Rows:

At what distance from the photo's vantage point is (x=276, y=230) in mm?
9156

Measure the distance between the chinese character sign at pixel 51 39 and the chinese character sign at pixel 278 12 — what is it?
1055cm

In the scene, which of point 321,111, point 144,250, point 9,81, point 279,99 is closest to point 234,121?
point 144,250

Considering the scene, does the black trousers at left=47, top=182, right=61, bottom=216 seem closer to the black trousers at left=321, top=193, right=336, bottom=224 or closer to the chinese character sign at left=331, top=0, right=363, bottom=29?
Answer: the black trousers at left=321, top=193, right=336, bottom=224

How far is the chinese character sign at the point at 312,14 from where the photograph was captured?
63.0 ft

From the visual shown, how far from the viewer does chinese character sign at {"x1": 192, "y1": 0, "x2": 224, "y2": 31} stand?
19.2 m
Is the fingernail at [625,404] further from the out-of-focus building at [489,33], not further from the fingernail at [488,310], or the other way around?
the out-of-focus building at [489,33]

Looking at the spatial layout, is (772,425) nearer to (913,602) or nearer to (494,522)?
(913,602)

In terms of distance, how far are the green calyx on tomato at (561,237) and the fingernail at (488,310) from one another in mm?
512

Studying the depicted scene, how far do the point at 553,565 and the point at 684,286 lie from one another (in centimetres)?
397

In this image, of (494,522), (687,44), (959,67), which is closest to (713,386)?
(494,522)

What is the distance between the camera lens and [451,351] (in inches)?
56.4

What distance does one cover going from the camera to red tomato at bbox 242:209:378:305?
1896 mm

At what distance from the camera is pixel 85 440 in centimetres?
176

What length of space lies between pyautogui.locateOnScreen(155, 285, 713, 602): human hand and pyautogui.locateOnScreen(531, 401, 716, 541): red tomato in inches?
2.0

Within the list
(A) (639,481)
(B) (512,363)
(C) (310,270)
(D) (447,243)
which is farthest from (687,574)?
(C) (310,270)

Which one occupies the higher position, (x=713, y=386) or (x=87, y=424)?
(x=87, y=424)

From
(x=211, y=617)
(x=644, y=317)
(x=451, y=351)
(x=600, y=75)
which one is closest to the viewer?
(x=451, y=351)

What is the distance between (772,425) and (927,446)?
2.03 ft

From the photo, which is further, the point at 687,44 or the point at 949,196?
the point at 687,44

The request:
Convert the stretch of the records from the line containing "What is the distance between (772,425)" through the end of the records into a two-column CSV with the columns text and reply. Give one row per record, putting each field in double quotes and turning any line breaks into spaces.

Complete output:
text,reply
"What is the distance between (772,425) and (927,446)?","2.03 ft"
"From the photo, which is further, the point at 687,44 or the point at 949,196?","the point at 687,44"